I don't have a wheelie bag, but I think mine is like a 162 bag... I ride a 158 board. I love it, because I just use it as my suitcase. Works great!


----------



## neni (Dec 24, 2012)

I'd go for the shorter bag if you get one with wheels - which I recomnend when traveling. Carrying a bulky long 17kg board bag in metros n trains n airports is pita. My Dakine low roller 157 fits even 164 boards, no problem. Advantage is that the bag is nicely filled and longitudinal stiff i.e. nice to carry. A way longer bag than boards will have a kink when towing.

If you travwl by plane, you won't pack clothes anyway. And a gear filled 157 bag also already reaches a critical weight for air travel.


----------



## DaveMcI (Aug 19, 2013)

Sport tube series 3. Hard plastic case, wheels, handles galore. Works awsome.


----------



## Liliana (Mar 24, 2013)

neni said:


> If you travwl by plane, you won't pack clothes anyway. And a gear filled 157 bag also already reaches a critical weight for air travel.


Really? Maybe depends on how much clothing you want to put in there. I'm flying Air Canada soon, and a single 175 cm bag fits 2 boards with bindings and 2 pairs of boots - all under 20 kg. The limit with AC is 23 kg. I think I can definitely throw a few more things in there and still be under weight limit. Are the weight limits lower where you fly?


----------



## neni (Dec 24, 2012)

Liliana said:


> Really? Maybe depends on how much clothing you want to put in there. I'm flying Air Canada soon, and a single 175 cm bag fits 2 boards with bindings and 2 pairs of boots - all under 20 kg. The limit with AC is 23 kg. I think I can definitely throw a few more things in there and still be under weight limit. Are the weight limits lower where you fly?



yep... depends on the airline policy. My boardbag weights 17.5kg when I have it packed with 2 boards+binding (one solid, one splitboard), boots, skins, poles, probe n shovel. With that bag I payed 200$ with British, Alaska Airline, Delta, KLM... but the same bag was 400$ with Emirates cos their limit is 10kg.


----------



## Davichin (Jan 7, 2016)

400$ That is expensive for 7.5 kgs. Emirates flights to Canada, US or South America (at least flying from Spain) allow two free bags of 23 kg each in tourist class plus something like 120€ per additional bag. I think the 2x23kg allowance is the same for most of the airlines flying Spain-America.
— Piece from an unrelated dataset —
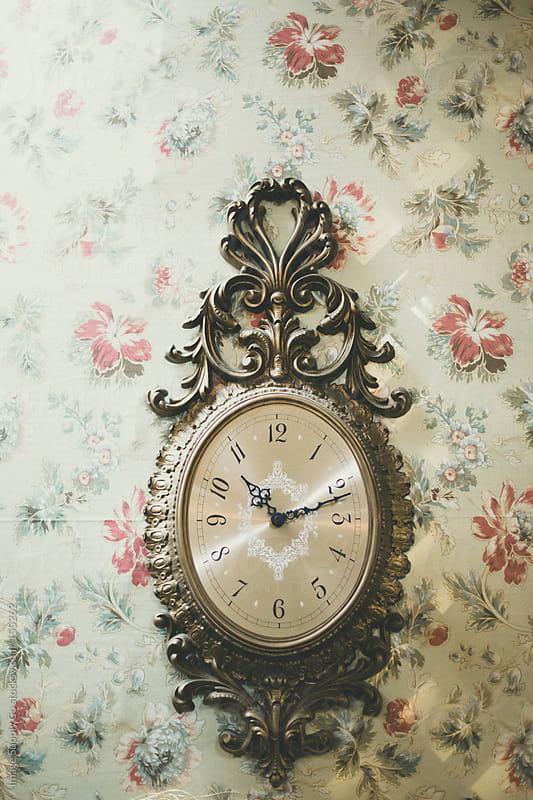 antique clock on floral wallpaper by Image Supply Co for Stocksy United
The problem may exist with the afteroceanic local flights...


----------



## Liliana (Mar 24, 2013)

neni said:


> yep... depends on the airline policy. My boardbag weights 17.5kg when I have it packed with 2 boards+binding (one solid, one splitboard), boots, skins, poles, probe n shovel. With that bag I payed 200$ with British, Alaska Airline, Delta, KLM... but the same bag was 400$ with Emirates cos their limit is 10kg.



That's insane! With both Air Canada and WestJet standard weight is 23 kg and it's $50 for 1st bag, $70 for 2nd, round trip. And 1st bag fee is easily waived if you have status or a relevant travel credit card. They run a promo in the wintertime where flights to Europe don't even count ski/snowboarding bags towards your baggage allowance.

Don't worry, we're just getting ripped off on base fare prices


----------